This week in public relations ethics virtue was a key theme – from April Fool’s lies to the virtues of a successful leader to taking a stand against Georgia’s new laws – business were living up to their virtues or failing to do so. There was also an interesting report on a growing whistleblower dichotomy.
- Report on Corporate Ethics Hotlines Fell in 2020 but whistleblower calls increased – This week the Wall Street Journal reported that “third-party managers of the [ethics] hotlines saw a drop in the total number of reports last year, with 54 million employees lodging more than 1.3 million internal reports, a roughly 7.1% decrease from 2019, according to data from Navex Global Inc.” In an interesting contrast, the article also reported the U.S. Securities and Exchange Commission’s whistleblower program, received about 6,900 tips in fiscal year 2020—the most for any year since the program began in 2011.
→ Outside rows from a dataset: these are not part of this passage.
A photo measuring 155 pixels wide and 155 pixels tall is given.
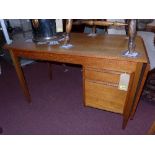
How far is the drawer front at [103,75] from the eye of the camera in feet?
3.79

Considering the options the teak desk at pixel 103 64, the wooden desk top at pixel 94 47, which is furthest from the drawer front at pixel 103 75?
the wooden desk top at pixel 94 47

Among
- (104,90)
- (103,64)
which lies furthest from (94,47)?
(104,90)

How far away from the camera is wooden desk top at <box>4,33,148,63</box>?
1109 mm

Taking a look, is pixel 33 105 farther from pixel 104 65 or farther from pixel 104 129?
pixel 104 65

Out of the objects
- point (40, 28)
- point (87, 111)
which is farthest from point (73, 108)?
point (40, 28)

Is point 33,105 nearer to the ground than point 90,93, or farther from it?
nearer to the ground

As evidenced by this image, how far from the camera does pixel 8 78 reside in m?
2.34

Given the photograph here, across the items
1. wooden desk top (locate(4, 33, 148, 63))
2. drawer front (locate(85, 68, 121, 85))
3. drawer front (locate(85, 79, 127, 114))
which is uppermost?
wooden desk top (locate(4, 33, 148, 63))

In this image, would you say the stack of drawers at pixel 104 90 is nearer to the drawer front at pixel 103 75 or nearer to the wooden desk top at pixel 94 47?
the drawer front at pixel 103 75

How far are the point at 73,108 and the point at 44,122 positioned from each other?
1.06 ft

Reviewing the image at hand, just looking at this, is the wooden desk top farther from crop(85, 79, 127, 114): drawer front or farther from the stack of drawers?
crop(85, 79, 127, 114): drawer front

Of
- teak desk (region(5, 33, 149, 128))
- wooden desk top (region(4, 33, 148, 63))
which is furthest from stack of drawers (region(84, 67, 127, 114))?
wooden desk top (region(4, 33, 148, 63))
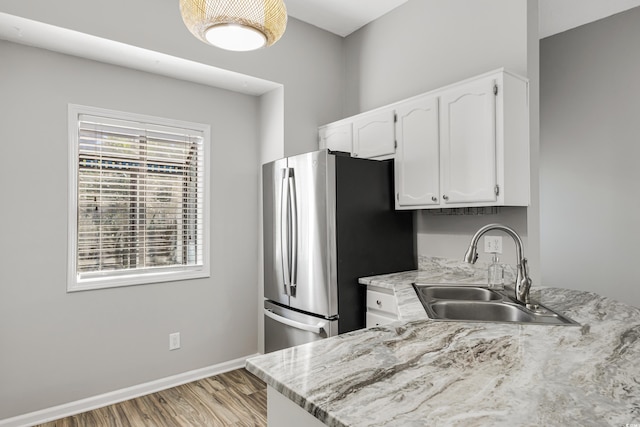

- Truth, April Fools and Voltswagen – I really hate most brand’s April Fool initiatives. They try too hard to be funny and frequently fail. In the case of Volkswagen, it may have gone from merely unfunny to being untruthful, damaging to stakeholder relationships and potentially illegal.
- Virtues of a successful leader – The Ethics & Compliance Initiative drew my attention to this article in Forbes that highlights three virtues of a successful leader – authenticity, vulnerability and confidence. I look forward to discussing how these virtues compare to Aristotle’s and Confucius’ virtues with my class.
- Virtue, Bias and the All-Star Game – While we are on the topic of virtue – this week demonstrated that virtuous words and actions matter. Major League Baseball pulled the All-Star Game and Draft from Georgia as a result of their new voting laws. Other organizations also condemned the law. We had a really interesting dinner table discussion on the topic. Was the MLB initiative more flash than substance – did it go far enough? Is pulling the game going to drive change, or would they have been better served in making donations to candidates dedicated to repealing it? What is a symbolic as opposed to a substantive ethical act?